What the task requires — Copy word for word the section of the passage below about composer Maria Schneider that runs from "But there's nothing" up to and including "exhilarating group interplay.".

Passage shown —
##############################

A small-town childhood in southwest Minnesota, complete with figure-skating lessons and swoops across the vast emptiness of the plains in a six-seater aircraft piloted by a dad who works in the crop business, isn't exactly a classic antecedent of a career in jazz.
But there's nothing conventional about the career of composer Maria Schneider, whose one-of-a-kind reimagining of a big band, the Maria Schneider Orchestra, has blazed daring new trails in the jazz landscape, expressing its leader's highly personal vision with empathetic and exhilarating group interplay.
In close to two decades leading the New York-based orchestra, which formed as a group of young musicians in their 20s and has maintained a remarkably steady membership over the years, Schneider has earned acclaim as one of the most significant band leaders in the art, whose work extends well beyond jazz (let along big band) to make her a key American composer of the day. And after several nominations, she won a Grammy for her 2004 album, "Concert in the Garden."
Yet her fan base, while intense, is also quite narrow partly because - in keeping with her commitment to the road less traveled - her albums aren't available in traditional retail. Instead, she's a big proponent of the ArtistShare initiative, in which fans help fund albums that are then sold only online, resulting in smaller distribution but immensely more creative freedom and financial control.

##############################

Source excerpt —
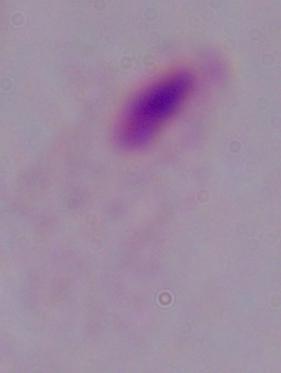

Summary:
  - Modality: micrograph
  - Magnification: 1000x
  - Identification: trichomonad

##############################

Output —
But there's nothing conventional about the career of composer Maria Schneider, whose one-of-a-kind reimagining of a big band, the Maria Schneider Orchestra, has blazed daring new trails in the jazz landscape, expressing its leader's highly personal vision with empathetic and exhilarating group interplay.